Wow, this feels weird to be back in the comfort of my own blog. I’ve been on the missing list while I battled with technical issues for a few weeks. Luckily the PC is insured, but why are insurers ultra-efficient at collecting the cash and then so slow to deliver the goods.
Taking a break from writing about my therapeutic journey wasn’t such a bad thing. I didn’t have much choice because my therapist, Paul, went off sick… again. He must have cancelled between 10 & 12 sessions, which make up a significant chunk of time within an eighteen-month programme.
I last saw Paul about four or five weeks ago, but he didn’t see me. I had arrived a minute late for therapy and was dreading the wait at reception, which is a long, narrow corridor situated between three busy mental health units. Paul’s already aware of how my PTSD and agoraphobia struggle to deal with this area, but I didn’t feel confident in his attentiveness.
On this particular day, the reception was crowded with an impending drama unfolding. My first reaction was to hide in the toilet where I stood in the silence, listening to voices escalate on the other side of the door. It was four minutes into my therapy time and I had two options; leave the building or go straight to the therapy room. I chose the latter, which transpired as one of my biggest mistakes.
I approached the closed therapy room door with caution and peered through the small window. To my relief, Paul was alone, fixing something on the floor. I gently tapped on the door. His head half-turned in my direction before turning back to face the wall. I didn’t twig that he was in the middle of some kind of ritual, so I tapped on the window again.
It felt like something had just smacked me hard between the eyes. I stumbled backwards, dumfounded. Paul was bopping up and down on his knees. I returned to the reception corridor feeling humiliated, like a naughty pupil who had just witnessed his teacher in a very private moment. I couldn’t understand why Paul was doing his own thing in our therapy space, while I was on meltdown in an environment that we both know is unsafe.
I sat staring at the reception wall for eternity, but in reality, it was probably only for a minute or two. In those moments, all the previous cancellations came crashing down, one disappointment after another. I thought about Paul on his knees, while I questioned his commitment and his investment in my therapy. I walked slowly towards the exit, looking back one more time.
Over the next couple of days, I couldn’t understand why memories of childhood abuse were streaming through my mind. It became one of the most challenging times of my therapy, but it was about to get a whole lot worse. Two days later, I arrived for group therapy, hoping I might see Paul in the building. Instead, someone handed me a letter to say he was off sick for the next week, which turned into three.

[Provided material]:
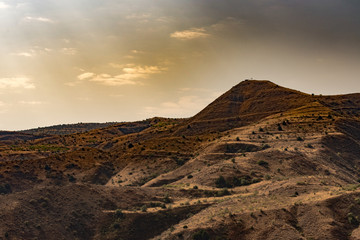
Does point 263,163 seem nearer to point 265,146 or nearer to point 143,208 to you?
point 265,146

[What you should do]: Reproduce everything in the therapy blog post from "I last saw Paul" down to "my biggest mistakes.", word for word.

[Your solution]:
I last saw Paul about four or five weeks ago, but he didn’t see me. I had arrived a minute late for therapy and was dreading the wait at reception, which is a long, narrow corridor situated between three busy mental health units. Paul’s already aware of how my PTSD and agoraphobia struggle to deal with this area, but I didn’t feel confident in his attentiveness.
On this particular day, the reception was crowded with an impending drama unfolding. My first reaction was to hide in the toilet where I stood in the silence, listening to voices escalate on the other side of the door. It was four minutes into my therapy time and I had two options; leave the building or go straight to the therapy room. I chose the latter, which transpired as one of my biggest mistakes.